Best Fit Versus Best Science
The highest R2 is useful, but it is not the whole story. Choose the model that fits well and also makes scientific sense for the process you are studying.
Good Practice When Using This Analyzer
- Use consistent measurement units and make sure every X value is paired with the correct Y value.
- Look at the scatter plot before trusting the numerical summary. Shape matters.
- Use residuals to check whether a model is systematically missing part of the pattern.
- Interpret Pearson's r only when the relationship is plausibly linear.
- Do not assume correlation proves causation. Experimental design and scientific reasoning still matter.

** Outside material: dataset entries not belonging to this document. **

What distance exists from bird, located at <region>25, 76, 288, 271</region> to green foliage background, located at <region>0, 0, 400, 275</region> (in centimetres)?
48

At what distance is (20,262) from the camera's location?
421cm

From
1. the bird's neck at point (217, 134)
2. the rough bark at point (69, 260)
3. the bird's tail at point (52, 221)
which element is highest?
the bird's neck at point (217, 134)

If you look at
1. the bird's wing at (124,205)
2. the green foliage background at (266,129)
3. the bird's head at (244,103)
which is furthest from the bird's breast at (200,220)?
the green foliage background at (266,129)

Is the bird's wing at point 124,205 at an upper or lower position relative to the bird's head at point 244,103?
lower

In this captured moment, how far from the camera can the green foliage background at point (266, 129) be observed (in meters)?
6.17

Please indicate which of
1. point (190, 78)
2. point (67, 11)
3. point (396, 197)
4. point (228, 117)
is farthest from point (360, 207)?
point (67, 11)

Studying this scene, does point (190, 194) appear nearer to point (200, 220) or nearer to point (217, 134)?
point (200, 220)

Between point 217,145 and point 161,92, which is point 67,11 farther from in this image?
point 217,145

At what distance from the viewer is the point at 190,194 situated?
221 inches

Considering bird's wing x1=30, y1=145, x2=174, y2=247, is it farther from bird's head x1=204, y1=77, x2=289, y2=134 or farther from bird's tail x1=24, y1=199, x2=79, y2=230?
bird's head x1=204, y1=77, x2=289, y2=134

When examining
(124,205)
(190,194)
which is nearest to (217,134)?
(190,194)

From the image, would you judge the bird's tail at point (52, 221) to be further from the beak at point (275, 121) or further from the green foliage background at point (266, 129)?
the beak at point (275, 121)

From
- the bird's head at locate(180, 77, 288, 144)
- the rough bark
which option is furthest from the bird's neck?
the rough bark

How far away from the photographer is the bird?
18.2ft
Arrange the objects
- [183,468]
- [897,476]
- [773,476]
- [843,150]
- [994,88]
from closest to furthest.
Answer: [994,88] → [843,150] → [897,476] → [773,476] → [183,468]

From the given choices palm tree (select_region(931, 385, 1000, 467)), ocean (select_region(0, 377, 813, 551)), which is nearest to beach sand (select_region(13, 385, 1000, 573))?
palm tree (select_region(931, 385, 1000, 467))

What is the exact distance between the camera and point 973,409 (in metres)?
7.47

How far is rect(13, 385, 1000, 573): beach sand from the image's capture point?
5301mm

- When reporting results, include the equation, R2, a short interpretation, and a note about why the chosen model makes sense.
Citation Recommendation
If you use this web application in academic work:
Olarve, J. S. L. (2026).
Trendline and Correlation. i-Nano Research Facility, De La Salle University Manila. Retrieved from
https://www.inanolab.com/trendline.html
Updated citation will be provided once DOI is assigned.
Disclaimer
This web application is provided for educational, instructional, and research-support purposes. While reasonable effort has been made to produce correct calculations and clear interpretations, the developer and affiliated institution do not guarantee that the outputs are free from error, complete for every dataset, or appropriate for every scientific, technical, or academic context.
Users are responsible for checking their input data, verifying results independently, and applying appropriate statistical judgment and domain expertise. The app should not be used as the sole basis for high-stakes decisions, formal certification, medical conclusions, safety-critical analysis, regulatory submissions, or claims of causation.